Research contributions

The research team used a regression-based model to capture the behaviour of an end-to-end network operating under different conditions. Their model was trained offline using a dataset gathered by measuring the performance of an isolated slice in a real network under diverse network conditions and with different amounts of allocated resources.

Regression-based models, such as neural networks, can learn complex relationships without requiring an exact mathematical model. To scale the resources allocated to the slice dynamically while satisfying quality-of-service requirements, the team used constrained deep reinforcement learning with offline training. Although offline training addresses the slow training problem of online training, it must be generalizable to online traffic patterns not seen during offline training. For this purpose, they used a risk-constrained deep reinforcement learning algorithm coupled with domain randomization.

Risk-constrained deep reinforcement learning increases the chances of meeting quality-of-service degradation constraints under unpredictable traffic and network conditions by constraining the percentile-risk rather than just the expected value of quality-of-service degradation. Domain randomization, on the other hand, is a common technique to bridge the simulation-to-reality gap by randomizing the environment parameters during training. Additionally, the reinforcement learning agent is fed the output of an external traffic prediction module to avoid overfitting to any specific traffic pattern.

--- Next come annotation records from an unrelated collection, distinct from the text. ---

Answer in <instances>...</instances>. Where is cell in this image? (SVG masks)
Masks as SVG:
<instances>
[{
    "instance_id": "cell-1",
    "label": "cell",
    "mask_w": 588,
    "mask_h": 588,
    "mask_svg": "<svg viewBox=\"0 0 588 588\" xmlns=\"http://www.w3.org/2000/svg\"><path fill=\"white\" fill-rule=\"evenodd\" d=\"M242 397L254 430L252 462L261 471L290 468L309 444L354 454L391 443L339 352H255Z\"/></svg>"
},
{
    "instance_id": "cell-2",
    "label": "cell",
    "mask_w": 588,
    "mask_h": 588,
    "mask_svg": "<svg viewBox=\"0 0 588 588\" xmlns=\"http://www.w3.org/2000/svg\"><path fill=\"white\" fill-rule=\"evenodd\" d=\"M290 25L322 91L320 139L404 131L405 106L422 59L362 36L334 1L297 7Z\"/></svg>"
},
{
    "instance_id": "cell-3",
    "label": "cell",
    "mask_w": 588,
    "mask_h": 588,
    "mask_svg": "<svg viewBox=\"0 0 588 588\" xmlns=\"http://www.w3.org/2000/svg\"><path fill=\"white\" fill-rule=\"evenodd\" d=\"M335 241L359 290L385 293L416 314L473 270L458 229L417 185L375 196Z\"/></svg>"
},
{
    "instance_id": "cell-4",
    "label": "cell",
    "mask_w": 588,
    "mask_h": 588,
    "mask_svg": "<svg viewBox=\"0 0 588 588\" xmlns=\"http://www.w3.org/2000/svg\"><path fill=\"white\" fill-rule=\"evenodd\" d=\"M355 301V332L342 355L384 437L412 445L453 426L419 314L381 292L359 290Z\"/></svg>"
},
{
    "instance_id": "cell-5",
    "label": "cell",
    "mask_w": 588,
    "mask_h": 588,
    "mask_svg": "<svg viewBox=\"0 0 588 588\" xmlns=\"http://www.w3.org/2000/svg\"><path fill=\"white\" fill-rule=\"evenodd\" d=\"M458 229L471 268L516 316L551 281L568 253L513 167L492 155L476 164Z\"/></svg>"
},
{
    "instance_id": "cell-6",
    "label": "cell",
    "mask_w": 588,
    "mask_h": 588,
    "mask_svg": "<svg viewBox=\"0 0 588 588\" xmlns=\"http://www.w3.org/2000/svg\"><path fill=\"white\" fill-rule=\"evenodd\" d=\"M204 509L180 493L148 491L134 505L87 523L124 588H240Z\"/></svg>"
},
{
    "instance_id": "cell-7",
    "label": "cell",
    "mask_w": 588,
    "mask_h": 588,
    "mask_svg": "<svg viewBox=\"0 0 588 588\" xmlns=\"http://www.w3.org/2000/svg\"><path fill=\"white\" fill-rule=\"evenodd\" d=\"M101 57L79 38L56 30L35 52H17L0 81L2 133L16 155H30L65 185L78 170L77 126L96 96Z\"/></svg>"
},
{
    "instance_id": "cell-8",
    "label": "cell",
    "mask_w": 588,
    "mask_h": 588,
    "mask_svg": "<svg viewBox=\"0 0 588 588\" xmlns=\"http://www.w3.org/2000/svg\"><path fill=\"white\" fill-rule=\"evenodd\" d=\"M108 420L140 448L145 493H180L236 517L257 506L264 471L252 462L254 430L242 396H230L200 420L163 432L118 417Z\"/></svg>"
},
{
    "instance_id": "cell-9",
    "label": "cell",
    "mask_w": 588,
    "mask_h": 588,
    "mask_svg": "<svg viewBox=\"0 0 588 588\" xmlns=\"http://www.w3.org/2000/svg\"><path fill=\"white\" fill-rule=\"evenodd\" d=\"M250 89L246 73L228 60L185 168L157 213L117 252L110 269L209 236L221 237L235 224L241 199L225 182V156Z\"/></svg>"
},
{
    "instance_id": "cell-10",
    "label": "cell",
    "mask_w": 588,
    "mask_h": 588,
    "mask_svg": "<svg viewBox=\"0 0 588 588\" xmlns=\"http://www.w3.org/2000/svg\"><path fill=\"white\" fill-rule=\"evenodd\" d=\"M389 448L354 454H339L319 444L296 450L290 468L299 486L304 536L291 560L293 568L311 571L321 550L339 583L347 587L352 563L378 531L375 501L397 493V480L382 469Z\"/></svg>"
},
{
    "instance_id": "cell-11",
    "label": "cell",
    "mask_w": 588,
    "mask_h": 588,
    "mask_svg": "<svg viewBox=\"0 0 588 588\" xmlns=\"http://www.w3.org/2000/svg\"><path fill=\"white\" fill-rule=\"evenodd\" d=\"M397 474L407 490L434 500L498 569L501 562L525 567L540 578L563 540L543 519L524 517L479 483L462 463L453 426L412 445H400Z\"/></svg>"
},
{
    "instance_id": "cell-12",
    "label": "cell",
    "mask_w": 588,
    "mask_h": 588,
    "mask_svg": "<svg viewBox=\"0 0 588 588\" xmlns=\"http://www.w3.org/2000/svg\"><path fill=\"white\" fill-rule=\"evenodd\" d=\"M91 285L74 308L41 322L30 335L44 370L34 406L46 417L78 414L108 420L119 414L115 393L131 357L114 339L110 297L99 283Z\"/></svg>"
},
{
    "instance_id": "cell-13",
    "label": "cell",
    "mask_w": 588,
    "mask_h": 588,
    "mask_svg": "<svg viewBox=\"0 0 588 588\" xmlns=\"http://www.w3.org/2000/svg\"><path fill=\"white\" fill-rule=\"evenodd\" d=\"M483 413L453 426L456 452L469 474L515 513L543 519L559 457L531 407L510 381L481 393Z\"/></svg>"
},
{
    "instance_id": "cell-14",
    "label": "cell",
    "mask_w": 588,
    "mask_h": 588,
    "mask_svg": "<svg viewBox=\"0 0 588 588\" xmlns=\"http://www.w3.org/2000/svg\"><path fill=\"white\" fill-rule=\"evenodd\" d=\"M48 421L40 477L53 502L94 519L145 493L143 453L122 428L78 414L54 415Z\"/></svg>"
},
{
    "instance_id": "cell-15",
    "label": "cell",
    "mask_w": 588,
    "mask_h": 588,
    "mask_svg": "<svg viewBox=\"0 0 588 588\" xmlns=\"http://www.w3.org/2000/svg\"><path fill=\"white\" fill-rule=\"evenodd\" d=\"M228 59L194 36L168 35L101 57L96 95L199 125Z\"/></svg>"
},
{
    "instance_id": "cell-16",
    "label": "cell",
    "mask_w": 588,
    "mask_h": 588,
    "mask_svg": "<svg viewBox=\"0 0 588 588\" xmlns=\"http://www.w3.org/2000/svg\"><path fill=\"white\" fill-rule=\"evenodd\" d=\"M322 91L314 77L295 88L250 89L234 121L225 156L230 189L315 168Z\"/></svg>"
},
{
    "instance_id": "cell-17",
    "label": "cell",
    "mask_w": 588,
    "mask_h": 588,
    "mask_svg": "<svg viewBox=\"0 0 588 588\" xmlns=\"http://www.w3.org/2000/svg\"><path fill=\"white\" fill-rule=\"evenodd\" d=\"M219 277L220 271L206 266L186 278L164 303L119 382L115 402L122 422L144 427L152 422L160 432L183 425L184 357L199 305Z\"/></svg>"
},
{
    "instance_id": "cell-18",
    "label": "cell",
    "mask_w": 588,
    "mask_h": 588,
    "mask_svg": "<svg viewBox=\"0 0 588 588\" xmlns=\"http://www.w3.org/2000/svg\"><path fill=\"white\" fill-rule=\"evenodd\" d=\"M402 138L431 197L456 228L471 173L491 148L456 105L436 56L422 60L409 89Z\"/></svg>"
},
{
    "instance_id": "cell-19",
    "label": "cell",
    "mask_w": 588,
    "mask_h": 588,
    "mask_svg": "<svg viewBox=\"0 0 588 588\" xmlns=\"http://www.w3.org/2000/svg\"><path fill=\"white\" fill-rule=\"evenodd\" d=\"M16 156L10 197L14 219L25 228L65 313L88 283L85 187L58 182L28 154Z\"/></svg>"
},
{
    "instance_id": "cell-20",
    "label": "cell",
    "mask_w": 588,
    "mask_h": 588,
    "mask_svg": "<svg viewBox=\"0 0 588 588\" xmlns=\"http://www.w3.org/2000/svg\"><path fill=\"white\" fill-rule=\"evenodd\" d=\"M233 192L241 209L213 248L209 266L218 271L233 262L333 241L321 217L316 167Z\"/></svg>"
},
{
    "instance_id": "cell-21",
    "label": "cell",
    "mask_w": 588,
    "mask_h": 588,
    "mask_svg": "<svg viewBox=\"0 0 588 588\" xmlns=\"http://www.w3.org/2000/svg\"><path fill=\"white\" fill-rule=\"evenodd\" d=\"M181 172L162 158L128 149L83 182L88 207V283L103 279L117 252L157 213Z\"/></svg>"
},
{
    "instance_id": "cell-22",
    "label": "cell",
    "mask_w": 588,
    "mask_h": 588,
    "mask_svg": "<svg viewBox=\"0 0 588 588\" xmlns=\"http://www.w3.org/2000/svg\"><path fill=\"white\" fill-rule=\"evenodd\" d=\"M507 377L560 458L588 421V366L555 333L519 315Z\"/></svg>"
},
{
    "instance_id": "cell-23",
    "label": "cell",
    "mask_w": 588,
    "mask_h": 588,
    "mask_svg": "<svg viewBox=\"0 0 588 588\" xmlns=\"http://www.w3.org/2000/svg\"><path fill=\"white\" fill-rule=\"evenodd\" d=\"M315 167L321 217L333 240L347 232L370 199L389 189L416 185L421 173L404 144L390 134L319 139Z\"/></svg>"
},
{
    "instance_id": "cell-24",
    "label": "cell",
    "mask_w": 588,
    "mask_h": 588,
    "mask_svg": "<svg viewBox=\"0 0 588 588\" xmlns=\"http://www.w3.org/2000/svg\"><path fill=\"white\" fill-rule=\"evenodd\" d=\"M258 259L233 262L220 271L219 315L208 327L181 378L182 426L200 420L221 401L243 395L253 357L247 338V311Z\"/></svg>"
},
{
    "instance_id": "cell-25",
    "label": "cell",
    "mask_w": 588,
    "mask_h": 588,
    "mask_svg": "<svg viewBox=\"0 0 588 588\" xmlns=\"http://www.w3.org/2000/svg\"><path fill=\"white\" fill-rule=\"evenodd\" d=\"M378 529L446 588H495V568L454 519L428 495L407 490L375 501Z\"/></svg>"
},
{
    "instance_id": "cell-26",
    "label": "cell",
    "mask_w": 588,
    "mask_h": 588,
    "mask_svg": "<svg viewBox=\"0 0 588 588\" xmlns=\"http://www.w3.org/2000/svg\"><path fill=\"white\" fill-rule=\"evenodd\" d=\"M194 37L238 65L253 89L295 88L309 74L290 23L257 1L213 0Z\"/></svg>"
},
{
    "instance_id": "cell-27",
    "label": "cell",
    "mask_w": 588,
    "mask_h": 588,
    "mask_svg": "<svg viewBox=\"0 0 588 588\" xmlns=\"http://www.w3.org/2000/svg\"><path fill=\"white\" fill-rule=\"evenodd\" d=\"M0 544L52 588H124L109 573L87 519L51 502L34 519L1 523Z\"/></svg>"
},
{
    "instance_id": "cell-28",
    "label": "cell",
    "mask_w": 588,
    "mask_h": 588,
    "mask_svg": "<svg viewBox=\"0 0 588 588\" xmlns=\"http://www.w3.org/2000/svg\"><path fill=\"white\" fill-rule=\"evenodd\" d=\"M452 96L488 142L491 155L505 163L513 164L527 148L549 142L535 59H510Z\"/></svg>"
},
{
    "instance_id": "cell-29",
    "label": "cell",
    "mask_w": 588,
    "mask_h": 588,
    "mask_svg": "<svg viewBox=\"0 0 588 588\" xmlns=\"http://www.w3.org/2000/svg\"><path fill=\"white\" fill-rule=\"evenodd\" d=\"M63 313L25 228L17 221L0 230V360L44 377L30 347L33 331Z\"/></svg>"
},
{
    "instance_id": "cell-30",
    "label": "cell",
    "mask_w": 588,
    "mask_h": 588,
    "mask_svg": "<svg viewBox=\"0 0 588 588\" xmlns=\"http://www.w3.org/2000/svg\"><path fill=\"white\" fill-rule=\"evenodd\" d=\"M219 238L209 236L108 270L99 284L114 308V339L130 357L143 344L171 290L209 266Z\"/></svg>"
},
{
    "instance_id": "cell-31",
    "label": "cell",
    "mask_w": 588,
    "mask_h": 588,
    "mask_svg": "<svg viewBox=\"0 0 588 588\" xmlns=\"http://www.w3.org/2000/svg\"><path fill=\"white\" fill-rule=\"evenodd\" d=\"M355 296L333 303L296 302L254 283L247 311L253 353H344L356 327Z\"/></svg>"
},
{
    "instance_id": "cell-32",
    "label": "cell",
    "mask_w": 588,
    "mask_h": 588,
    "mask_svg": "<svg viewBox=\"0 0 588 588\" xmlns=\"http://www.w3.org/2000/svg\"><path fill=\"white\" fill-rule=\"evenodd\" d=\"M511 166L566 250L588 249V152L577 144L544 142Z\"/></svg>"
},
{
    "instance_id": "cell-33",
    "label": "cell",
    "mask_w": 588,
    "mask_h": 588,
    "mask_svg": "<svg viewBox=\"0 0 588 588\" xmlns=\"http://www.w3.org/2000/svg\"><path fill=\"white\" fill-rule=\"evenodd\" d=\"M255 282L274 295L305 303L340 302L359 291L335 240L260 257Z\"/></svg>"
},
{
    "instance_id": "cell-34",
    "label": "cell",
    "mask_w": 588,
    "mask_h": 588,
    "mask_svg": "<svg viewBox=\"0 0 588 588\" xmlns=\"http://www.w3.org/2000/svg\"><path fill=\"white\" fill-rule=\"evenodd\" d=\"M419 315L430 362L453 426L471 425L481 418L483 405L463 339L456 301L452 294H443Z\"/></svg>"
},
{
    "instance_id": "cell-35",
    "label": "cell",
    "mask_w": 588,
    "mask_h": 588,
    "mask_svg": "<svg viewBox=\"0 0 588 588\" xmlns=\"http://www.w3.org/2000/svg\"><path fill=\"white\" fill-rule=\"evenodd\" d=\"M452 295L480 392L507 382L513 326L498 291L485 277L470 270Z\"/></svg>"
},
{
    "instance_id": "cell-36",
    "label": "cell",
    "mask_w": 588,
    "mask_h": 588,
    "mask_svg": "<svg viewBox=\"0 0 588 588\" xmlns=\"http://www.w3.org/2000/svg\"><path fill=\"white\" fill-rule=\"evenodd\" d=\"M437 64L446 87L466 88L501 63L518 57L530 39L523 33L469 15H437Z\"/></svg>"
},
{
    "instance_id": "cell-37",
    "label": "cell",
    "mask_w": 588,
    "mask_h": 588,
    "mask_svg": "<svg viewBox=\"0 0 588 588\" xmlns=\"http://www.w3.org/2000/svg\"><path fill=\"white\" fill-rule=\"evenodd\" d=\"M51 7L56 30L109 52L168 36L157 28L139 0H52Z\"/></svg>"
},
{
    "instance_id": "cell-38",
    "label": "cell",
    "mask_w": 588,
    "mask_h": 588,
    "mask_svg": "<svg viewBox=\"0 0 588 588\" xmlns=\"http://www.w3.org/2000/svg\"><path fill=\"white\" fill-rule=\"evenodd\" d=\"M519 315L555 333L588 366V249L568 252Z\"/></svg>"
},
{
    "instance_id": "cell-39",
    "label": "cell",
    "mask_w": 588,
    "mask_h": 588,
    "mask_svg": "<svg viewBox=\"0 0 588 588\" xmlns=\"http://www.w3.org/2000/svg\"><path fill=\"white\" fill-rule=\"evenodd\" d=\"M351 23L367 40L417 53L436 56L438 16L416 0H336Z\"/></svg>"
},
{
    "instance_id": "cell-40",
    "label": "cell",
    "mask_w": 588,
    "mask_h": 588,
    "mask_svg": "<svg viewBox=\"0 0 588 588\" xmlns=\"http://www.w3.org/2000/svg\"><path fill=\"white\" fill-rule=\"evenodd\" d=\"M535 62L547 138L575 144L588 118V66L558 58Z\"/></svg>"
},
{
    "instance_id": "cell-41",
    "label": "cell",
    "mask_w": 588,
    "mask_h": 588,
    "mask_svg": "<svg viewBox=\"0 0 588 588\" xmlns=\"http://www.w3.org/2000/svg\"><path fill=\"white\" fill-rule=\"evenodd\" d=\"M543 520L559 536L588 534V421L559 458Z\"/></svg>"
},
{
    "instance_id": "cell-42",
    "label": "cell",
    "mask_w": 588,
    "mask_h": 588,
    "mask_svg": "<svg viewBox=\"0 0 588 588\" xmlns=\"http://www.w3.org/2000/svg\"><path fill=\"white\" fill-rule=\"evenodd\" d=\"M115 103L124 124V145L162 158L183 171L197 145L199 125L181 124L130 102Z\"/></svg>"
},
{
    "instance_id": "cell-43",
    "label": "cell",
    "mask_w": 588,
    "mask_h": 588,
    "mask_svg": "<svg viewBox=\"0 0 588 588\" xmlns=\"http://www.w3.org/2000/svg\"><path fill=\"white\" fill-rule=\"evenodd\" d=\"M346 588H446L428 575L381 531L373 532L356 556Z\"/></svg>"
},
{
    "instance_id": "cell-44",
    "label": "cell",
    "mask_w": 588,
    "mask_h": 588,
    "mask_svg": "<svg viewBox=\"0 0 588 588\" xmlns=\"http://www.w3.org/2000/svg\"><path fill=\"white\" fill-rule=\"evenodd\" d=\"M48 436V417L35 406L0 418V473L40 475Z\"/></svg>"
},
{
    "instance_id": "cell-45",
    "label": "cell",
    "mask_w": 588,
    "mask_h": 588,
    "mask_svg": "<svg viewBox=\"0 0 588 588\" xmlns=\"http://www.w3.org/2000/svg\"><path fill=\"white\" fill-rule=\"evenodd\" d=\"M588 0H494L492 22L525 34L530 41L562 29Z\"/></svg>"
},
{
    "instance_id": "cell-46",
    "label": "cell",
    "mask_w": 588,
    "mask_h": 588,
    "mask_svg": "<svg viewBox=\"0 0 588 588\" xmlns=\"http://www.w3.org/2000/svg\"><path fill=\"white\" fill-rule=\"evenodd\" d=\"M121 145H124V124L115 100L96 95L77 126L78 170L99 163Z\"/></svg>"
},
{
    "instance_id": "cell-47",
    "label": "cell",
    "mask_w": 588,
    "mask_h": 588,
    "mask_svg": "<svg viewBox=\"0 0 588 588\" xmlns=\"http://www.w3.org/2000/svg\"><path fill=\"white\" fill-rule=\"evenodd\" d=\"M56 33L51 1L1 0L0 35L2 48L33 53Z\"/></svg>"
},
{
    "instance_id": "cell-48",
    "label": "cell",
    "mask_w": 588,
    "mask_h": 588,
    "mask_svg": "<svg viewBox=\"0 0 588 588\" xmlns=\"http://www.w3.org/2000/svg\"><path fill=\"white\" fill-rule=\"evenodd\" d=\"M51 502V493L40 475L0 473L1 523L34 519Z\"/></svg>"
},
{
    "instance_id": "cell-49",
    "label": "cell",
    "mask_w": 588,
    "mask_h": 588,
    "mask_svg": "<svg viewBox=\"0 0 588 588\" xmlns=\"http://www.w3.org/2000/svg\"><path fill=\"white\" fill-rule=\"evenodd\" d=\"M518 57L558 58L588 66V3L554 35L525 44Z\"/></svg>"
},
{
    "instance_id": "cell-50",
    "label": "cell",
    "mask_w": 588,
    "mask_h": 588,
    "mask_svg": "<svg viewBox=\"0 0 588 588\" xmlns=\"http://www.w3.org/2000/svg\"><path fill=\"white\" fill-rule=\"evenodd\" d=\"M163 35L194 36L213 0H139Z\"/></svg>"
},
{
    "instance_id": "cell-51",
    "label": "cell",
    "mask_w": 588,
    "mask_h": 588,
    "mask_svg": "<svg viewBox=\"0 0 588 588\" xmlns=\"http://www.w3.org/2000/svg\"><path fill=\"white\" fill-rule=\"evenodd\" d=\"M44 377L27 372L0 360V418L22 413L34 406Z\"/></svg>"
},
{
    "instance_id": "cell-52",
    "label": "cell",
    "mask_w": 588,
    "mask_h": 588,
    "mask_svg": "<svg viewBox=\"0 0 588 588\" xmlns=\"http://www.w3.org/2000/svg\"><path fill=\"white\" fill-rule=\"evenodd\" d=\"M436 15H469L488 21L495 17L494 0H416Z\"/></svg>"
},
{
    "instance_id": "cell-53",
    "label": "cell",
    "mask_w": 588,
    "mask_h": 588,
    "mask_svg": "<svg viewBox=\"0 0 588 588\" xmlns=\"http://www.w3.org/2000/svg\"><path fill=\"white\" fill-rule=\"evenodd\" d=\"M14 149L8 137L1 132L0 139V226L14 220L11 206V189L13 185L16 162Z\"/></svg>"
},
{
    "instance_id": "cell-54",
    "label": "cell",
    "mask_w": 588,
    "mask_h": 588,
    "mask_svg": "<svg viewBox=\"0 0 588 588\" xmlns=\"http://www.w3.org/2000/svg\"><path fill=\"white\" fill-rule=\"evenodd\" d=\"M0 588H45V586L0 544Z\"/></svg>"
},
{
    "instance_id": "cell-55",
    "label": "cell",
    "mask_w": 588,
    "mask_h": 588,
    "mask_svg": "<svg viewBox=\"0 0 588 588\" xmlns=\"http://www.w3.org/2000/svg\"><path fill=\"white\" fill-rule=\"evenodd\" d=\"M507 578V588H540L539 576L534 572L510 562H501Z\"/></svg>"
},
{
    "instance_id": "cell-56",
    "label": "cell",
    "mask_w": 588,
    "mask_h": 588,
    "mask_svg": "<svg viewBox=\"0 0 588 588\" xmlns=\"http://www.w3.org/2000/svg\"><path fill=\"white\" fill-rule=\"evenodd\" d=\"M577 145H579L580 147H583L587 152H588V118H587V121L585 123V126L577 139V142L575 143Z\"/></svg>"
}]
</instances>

The main contributions of their research are the following:

Developing a novel framework for dynamic resource scaling that consists of a regression-based network model, a risk-constrained deep reinforcement learning agent, and a traffic prediction module. By training the risk-constrained reinforcement learning agent offline using random traffic, they devised a generalizable agent that did not require prior knowledge of online slice traffic patterns.
Evaluating the effectiveness of the proposed approach against traditional and constrained deep reinforcement learning-based models. In general, their approach performed relatively better than others while also showing generalization to previously unseen traffic and network conditions.
Assessing the robustness of the proposed approach under varying network conditions and inaccurate traffic predictions and demonstrating that it can effectively scale resources even under worse-case scenarios.
Demonstrating that the pre-trained model can be fine-tuned to further increase performance while meeting quality-of-service degradation constraints and maintaining generalizability.

Current state-of-the-art approaches can lead to quality-of-service degradation as high as 44.5% when tested on previously unseen traffic. In contrast, the research team’s approach maintains quality-of-service degradation below any pre-set threshold on such traffic, while minimizing the allocated resources. Additionally, they demonstrated that the proposed approach is robust against varying network conditions and inaccurate traffic predictions. Their next steps are to extend the evaluations to multiple types of resources and slices and to validate their approach on an expansive 5G testbed.